====== 原文

都会から田舎に移って4年経ち、周りの農地、寺、古代の雰囲気に興味を持つようになり、ランダムに書いてみようかと思う。

馬と人 <科学の森 サラブレッド、なぜ速い?・・>を読んで

2017-05-25 | 自然生態系との関わり方

170525 馬と人 <科学の森 サラブレッド、なぜ速い?・・>を読んで

 

今朝は暗闇の中、雨音がしっかりと聞こえてきました。風がほとんどのないせいか静寂な雰囲気を醸しだし、闇夜の雨もなかなかいいものだと思いながら、子規がなにかひねっていないかしらとウェブ情報を見ましたが、闇夜となると蛍が出てきても、雨はあまりおつなものではないのでしょうか、見当たりませんでした。

 

たしかに5月末となると、蛍の季節です。ただ、闇夜というより、薄暗いうちからせいぜい8時過ぎ、せいぜい9時ころまでしか出現しないのが普通ではないでしょうかね。

============
====== 提供データ

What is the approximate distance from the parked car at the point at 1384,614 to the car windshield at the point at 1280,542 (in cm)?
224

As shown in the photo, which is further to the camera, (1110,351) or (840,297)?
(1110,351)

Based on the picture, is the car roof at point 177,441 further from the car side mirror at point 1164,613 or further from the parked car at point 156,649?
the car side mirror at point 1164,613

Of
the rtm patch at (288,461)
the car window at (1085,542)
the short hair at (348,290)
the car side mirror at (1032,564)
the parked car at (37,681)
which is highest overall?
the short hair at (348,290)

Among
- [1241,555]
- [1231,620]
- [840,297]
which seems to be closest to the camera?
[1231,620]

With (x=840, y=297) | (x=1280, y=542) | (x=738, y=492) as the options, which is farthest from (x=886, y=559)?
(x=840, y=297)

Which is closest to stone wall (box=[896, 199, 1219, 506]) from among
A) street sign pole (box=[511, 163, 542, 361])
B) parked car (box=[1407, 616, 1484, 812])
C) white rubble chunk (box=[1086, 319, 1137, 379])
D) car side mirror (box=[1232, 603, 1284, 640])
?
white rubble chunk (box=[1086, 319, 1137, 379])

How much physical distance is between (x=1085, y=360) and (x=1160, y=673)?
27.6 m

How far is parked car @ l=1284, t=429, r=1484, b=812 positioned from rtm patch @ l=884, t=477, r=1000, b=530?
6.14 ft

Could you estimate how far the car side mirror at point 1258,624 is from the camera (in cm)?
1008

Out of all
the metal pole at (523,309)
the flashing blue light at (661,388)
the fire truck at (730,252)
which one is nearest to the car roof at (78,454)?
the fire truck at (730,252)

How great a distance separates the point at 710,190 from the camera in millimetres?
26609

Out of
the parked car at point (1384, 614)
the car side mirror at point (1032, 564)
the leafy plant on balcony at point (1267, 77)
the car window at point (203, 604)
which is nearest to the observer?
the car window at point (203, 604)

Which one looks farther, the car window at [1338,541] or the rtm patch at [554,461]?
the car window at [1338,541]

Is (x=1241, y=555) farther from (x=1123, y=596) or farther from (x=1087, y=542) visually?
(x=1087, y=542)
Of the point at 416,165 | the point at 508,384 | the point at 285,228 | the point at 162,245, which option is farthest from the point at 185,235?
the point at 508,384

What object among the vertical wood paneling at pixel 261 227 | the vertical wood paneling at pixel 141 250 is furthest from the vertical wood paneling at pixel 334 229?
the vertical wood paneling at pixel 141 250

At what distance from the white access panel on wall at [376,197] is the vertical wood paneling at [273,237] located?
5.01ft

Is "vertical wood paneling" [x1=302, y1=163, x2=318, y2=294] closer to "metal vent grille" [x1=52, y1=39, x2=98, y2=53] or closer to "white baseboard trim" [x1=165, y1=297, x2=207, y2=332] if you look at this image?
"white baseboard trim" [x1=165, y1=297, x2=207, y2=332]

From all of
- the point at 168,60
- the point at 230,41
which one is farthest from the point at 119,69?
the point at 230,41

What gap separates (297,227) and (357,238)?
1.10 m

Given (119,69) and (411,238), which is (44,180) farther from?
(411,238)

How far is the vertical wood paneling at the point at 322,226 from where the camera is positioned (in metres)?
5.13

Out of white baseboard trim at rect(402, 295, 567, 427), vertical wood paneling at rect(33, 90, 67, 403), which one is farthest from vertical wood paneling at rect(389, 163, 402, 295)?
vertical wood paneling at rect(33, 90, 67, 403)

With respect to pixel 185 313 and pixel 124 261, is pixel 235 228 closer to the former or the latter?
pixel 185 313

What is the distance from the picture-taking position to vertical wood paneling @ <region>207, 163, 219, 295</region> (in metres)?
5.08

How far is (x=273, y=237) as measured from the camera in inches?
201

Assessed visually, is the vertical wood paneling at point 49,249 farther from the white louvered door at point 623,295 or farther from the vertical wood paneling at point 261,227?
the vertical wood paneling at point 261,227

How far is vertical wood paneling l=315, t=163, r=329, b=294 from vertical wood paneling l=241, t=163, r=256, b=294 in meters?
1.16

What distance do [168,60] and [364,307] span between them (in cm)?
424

============

# 課題:
原文のうち、「今朝は暗闇の中、雨音がしっか」を含むところから始めて「が普通ではないでしょうかね。」で終わる部分を、一字も変えずに抜き出してください。

# 回答:
今朝は暗闇の中、雨音がしっかりと聞こえてきました。風がほとんどのないせいか静寂な雰囲気を醸しだし、闇夜の雨もなかなかいいものだと思いながら、子規がなにかひねっていないかしらとウェブ情報を見ましたが、闇夜となると蛍が出てきても、雨はあまりおつなものではないのでしょうか、見当たりませんでした。

 

たしかに5月末となると、蛍の季節です。ただ、闇夜というより、薄暗いうちからせいぜい8時過ぎ、せいぜい9時ころまでしか出現しないのが普通ではないでしょうかね。